O PROBLEMA >> Segundo o texto para análise, qual livro traz histórias de mulheres presas que não recebem itens básicos como absorventes?

TEXTO PARA ANÁLISE >>
* * *
30 anos do massacre de Carandiru: o combate à violência no sistema prisional brasileiro

Enviada em 26/04/2023

O filme Carandiru, da Netflix, mostra a realidade de violência, superlotação e animalização sofrida por detentos no maior presídio da América Latina. No Brasil, entretanto, o atraso nas discussões sobre esse desafio culminaram em violência e maus tratos. Nesse aspecto, convém analisar as principais causas, consequências e possíveis medidas relacionadas a esse impasse social.

Primeiramente, é relevante ressaltar que os detentos sobrevivem em condições insalubres e desumanas dentro dos presídios. Dessa forma, o livro Presos que menstruam trás histórias de mulheres que não recebem itens básicos como absorventes, além de gestantes que não tem o direito a tratamento adequado. É, portanto, inadmissível que em um país signatário dos direitos humanos ocorra ainda o silenciamento dessa problemática.

Ademais, a superlotação e violência trás a ideia de abandono e insegurança tanto aos presos quanto a sociedade em geral, o que a longo prazo resulta em conflitos. De acordo com o portal de notícias G1, detentos realizaram ordem para ataques no Rio Grande do Norte onde foram descobertos planos de resgate a presos. É inaceitável que, tais problemas continuem a acontecer apesar da Constituição garantir que todo cidadão tem direito a segurança.
* * *
DADOS ARMAZENADOS >>

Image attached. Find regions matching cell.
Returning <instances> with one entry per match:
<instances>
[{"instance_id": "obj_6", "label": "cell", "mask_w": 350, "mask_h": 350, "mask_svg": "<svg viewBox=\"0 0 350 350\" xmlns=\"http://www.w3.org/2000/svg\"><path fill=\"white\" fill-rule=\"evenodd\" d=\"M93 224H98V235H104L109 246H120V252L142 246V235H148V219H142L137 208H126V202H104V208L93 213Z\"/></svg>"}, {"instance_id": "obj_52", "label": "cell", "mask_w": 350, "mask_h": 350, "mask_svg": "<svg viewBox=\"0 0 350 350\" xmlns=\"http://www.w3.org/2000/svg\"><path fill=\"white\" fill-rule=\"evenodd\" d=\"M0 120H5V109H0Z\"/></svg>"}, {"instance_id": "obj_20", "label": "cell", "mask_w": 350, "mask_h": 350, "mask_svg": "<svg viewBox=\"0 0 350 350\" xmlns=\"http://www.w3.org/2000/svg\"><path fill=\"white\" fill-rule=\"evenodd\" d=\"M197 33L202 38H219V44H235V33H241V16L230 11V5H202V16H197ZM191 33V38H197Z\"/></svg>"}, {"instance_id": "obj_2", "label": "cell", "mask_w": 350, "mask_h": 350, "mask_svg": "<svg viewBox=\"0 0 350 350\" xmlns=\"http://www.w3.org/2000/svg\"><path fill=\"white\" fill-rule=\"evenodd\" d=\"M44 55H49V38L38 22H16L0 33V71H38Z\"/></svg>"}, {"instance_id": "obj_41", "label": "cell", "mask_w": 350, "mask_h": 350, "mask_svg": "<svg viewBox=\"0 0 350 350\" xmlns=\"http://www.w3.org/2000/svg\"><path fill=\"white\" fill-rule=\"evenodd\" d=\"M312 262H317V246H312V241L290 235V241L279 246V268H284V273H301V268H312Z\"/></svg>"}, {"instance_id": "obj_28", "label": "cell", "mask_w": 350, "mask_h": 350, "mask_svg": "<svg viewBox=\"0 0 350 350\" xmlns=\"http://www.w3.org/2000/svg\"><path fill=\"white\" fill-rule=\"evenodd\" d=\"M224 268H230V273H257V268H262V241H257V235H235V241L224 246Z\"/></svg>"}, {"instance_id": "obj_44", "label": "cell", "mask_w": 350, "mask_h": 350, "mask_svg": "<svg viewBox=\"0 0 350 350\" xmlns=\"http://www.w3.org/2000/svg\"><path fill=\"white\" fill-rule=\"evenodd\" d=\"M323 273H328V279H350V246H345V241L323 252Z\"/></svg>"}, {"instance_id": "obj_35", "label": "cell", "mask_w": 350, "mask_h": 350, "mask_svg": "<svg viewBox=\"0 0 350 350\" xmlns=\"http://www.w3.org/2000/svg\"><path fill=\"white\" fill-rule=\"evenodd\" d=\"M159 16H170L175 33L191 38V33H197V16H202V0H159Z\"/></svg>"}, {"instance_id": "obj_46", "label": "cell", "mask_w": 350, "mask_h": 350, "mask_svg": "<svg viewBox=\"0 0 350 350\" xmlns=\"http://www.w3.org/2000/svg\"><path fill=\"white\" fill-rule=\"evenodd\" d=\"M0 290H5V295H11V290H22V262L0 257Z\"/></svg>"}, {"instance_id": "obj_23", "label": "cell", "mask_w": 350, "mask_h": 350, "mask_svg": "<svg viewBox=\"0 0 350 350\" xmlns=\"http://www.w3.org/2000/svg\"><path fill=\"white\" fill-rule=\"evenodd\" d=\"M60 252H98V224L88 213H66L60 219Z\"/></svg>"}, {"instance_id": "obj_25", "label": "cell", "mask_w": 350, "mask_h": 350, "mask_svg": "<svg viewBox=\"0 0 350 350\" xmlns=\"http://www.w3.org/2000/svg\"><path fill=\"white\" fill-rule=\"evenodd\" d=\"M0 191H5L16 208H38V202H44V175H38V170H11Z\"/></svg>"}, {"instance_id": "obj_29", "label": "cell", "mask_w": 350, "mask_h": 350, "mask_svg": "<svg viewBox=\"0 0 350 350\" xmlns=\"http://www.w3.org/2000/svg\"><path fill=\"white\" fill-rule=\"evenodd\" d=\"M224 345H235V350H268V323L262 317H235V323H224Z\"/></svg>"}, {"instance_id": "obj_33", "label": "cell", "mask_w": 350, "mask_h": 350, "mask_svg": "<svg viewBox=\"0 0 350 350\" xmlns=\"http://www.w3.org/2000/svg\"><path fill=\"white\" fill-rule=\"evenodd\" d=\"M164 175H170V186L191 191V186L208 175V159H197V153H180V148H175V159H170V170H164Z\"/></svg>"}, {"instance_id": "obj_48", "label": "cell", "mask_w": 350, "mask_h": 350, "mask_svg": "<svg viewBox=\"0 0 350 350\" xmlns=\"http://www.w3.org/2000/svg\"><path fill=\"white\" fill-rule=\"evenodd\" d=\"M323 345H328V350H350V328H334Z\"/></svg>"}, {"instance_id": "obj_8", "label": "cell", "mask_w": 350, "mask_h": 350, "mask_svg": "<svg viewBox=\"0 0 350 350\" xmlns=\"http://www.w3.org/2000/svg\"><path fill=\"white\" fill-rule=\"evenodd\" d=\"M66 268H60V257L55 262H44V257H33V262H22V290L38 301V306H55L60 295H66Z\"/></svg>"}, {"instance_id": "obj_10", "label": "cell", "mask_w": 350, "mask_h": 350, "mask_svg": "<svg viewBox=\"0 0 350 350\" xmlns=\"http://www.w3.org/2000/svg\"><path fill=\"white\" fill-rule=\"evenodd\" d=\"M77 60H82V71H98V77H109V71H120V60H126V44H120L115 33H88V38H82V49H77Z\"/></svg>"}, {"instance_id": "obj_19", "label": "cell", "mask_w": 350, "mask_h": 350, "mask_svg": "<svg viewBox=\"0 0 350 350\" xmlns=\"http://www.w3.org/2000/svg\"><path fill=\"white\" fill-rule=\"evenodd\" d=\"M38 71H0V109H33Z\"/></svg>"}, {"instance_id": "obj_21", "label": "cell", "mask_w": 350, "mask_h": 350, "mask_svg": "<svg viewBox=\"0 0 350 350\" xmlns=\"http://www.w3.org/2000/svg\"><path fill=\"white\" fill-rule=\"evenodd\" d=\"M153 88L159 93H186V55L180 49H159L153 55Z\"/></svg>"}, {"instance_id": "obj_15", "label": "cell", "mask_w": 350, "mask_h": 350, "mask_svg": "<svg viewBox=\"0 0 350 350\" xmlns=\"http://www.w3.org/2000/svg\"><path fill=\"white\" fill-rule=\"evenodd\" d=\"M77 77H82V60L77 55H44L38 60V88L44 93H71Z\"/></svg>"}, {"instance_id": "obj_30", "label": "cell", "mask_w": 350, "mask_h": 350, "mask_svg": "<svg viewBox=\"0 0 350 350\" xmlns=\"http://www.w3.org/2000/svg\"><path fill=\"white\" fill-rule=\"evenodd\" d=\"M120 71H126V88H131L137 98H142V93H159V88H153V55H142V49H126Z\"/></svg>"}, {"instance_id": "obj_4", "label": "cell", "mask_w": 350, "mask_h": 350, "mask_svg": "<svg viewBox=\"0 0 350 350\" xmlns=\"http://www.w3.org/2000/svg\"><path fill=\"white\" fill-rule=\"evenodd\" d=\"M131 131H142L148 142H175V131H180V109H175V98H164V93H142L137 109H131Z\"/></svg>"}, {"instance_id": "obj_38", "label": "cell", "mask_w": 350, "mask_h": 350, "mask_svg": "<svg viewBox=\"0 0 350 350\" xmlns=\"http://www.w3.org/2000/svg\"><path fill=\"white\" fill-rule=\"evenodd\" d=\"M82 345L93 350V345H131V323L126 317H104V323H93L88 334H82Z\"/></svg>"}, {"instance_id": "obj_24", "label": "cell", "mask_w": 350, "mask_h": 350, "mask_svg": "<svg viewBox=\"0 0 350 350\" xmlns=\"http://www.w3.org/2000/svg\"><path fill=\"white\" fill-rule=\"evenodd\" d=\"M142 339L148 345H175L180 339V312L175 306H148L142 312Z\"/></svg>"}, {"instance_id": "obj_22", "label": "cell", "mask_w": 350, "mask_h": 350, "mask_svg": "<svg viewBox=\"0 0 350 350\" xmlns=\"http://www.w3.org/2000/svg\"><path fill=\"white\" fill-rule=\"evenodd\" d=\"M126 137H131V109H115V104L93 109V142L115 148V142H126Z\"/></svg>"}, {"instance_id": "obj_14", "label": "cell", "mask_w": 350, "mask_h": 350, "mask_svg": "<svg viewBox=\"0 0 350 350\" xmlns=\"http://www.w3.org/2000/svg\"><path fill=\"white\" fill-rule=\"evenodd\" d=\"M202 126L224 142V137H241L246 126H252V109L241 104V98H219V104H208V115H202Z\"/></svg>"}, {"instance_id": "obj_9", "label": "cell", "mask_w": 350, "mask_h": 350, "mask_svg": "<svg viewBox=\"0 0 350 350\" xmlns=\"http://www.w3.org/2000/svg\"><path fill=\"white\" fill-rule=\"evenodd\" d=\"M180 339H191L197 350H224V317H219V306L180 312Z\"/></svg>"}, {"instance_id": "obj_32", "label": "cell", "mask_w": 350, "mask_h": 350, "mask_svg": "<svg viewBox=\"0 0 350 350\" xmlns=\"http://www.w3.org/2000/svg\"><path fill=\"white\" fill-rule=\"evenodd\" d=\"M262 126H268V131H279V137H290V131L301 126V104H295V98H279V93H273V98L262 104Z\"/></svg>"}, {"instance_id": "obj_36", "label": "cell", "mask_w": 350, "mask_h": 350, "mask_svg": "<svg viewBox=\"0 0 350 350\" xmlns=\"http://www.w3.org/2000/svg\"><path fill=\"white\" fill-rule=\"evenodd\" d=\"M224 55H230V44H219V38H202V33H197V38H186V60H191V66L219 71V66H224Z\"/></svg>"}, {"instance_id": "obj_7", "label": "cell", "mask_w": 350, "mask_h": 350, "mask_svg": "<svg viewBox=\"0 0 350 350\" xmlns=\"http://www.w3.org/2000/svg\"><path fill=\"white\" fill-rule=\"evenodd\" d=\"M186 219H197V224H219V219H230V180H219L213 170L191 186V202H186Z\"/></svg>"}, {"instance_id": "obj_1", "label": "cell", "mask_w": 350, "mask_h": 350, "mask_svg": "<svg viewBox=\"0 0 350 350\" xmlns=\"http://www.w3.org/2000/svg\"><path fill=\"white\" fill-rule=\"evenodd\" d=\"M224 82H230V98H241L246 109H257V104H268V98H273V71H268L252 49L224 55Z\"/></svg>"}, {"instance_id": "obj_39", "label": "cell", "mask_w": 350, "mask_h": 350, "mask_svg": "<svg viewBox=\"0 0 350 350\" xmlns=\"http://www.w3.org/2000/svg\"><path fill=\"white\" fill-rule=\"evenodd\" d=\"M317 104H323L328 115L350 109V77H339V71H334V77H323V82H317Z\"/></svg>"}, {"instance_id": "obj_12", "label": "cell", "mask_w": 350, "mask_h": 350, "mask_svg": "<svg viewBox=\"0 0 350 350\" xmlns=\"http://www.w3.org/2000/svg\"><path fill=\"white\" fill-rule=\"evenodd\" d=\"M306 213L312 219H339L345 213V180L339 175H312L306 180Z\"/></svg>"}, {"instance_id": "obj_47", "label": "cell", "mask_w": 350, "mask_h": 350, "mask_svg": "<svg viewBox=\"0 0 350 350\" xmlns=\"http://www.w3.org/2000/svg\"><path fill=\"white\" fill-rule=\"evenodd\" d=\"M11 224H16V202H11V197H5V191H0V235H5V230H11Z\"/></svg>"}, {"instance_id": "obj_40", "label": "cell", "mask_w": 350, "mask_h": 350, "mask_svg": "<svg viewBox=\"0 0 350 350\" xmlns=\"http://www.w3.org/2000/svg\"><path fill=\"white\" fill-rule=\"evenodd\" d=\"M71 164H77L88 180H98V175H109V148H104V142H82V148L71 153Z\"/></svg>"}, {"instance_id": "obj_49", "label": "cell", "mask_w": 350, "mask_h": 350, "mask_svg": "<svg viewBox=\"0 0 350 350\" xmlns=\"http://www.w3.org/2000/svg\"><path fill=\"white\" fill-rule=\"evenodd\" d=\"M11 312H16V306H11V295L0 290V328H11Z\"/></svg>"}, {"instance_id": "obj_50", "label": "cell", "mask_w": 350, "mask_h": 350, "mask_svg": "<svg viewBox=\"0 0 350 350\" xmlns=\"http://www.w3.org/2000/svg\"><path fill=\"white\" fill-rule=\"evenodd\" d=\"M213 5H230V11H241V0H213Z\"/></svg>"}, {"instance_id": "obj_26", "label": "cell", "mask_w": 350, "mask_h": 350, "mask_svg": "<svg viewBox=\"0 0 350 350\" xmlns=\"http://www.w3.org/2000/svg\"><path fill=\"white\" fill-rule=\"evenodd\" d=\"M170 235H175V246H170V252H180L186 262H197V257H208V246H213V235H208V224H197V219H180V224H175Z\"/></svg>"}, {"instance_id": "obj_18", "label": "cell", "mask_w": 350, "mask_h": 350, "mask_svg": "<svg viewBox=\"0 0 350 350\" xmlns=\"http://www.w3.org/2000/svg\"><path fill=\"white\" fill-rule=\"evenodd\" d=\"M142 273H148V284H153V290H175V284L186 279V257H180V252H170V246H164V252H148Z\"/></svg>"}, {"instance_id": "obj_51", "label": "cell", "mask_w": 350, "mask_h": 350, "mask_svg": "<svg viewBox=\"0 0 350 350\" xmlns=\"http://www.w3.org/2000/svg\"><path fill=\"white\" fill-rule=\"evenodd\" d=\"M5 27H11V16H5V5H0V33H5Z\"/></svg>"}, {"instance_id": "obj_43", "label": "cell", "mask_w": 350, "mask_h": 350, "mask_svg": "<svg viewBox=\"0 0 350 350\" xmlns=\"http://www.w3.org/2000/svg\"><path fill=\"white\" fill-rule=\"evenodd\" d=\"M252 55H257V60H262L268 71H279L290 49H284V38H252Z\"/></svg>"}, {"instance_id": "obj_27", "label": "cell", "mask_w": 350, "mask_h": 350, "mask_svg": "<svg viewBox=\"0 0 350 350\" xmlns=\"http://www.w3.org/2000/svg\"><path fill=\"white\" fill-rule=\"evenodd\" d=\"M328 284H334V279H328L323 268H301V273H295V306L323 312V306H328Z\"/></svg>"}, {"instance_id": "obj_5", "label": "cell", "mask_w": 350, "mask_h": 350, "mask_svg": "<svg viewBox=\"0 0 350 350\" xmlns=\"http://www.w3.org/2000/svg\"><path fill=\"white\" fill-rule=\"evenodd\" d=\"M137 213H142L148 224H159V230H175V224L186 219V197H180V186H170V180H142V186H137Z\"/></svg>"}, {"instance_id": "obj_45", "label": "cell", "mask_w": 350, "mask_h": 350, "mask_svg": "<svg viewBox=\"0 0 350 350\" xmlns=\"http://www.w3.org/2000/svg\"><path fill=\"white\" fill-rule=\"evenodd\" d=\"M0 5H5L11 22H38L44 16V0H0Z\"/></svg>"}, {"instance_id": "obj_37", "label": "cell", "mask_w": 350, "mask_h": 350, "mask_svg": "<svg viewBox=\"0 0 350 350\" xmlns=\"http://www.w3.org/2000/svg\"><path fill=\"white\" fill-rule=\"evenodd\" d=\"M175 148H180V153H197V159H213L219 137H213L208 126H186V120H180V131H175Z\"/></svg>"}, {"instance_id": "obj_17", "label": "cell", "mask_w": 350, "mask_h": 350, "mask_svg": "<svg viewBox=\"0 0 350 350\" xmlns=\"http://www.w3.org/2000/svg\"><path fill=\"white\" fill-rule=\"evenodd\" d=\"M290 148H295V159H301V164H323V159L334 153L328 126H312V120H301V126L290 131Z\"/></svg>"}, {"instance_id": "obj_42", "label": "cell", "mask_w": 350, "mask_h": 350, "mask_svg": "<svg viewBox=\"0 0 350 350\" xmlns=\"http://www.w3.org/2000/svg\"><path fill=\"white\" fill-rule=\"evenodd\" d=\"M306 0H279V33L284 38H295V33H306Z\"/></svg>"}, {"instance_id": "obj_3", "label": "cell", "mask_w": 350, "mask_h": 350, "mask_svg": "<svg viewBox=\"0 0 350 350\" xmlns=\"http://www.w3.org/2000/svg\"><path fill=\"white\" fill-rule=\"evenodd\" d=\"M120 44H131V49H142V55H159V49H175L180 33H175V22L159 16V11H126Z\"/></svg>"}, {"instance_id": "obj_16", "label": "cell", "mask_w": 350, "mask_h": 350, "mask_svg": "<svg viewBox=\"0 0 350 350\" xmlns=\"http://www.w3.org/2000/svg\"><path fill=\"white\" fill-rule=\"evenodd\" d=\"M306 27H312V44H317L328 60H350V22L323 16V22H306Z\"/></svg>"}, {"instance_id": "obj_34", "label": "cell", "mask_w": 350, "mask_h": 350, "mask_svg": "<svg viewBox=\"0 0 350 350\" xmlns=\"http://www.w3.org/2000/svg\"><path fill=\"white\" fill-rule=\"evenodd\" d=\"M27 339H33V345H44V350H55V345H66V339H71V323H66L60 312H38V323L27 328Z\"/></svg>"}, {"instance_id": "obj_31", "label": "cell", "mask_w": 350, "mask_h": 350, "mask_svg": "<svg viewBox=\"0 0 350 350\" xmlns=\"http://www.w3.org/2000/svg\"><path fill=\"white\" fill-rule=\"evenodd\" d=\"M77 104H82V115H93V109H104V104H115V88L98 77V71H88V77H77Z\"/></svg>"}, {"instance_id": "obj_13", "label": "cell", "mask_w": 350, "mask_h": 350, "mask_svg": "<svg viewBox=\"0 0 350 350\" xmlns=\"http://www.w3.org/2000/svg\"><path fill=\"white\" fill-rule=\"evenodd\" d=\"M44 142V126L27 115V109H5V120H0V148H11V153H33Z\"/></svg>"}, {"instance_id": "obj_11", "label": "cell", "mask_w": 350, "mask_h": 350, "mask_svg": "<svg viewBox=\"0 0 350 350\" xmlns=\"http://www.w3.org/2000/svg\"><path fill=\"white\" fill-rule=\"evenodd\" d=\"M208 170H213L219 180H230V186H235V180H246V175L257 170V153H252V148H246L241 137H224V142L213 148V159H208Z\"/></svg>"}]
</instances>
* * *
A RESPOSTA >> O livro Presos que menstruam.